Dichiarazioni al vetriolo di Marco Melandri sulla sua esclusione dal team Ducati Aruba, dai test in Portogallo fasapere che "“Sapete qual è il colmo? Finora nessuno mi ha detto che sono fuori". Un caso quanto meno imbarazzante per il team Aruba e per la casa di Borgo Panigale, perchè il buon Macho Melandri non ha risparmiato di raccontare i retroscena di quanto accaduto.

Se un sospetto c'era sui problemi di ingaggio, Melandri ricorda che il suo è uno degli ingaggi più bassi del paddock, 150.000€ per due stagioni contro più di un milione pagato a Chaz Davies. Senza contare che, dice Marco, con lui non è stata impostata nemmeno una trattativa. C'è poi il giallo del proprietario di Aruba.it Stefano Cecconi, caro amico fino a questo episodio dove Marco dice "Stefano mi aveva assicurato che lui era il capo del team, e che sarebbe stato lui ad avallare la scelta dei piloti", ma a scelta avvenuta Cecconi gli ha risposto che sulla scelta dei piloti non poteva fare nulla.

Quest'ultima esternazione lascia aperti molti interrogativi sulle pressioni che possono essere arrivate da Borgo Panigale, e perchè tanto impegno per trovare un posto in Superbike su una moto di spicco per un pilota spagnolo che non si sta nemmeno dimostrando molto competitivo.
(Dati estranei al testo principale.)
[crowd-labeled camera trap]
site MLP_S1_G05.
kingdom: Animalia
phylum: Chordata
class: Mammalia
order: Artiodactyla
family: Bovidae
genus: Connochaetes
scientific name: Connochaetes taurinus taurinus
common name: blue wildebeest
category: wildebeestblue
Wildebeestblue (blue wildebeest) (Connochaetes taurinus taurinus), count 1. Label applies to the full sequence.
Ora per Melandri comincia l'impegno per trovare una nuova sella, un pilota della sua caratura e a quel prezzodovrebbe far gola a team che non hanno piloti competitivi. Si parla di costi troppo alti in una Superbike, ma a quanto pare si vuole un campionato mondiale che costi come uno nazionale, e si lasciano a piedi i Sykes e i Melandri.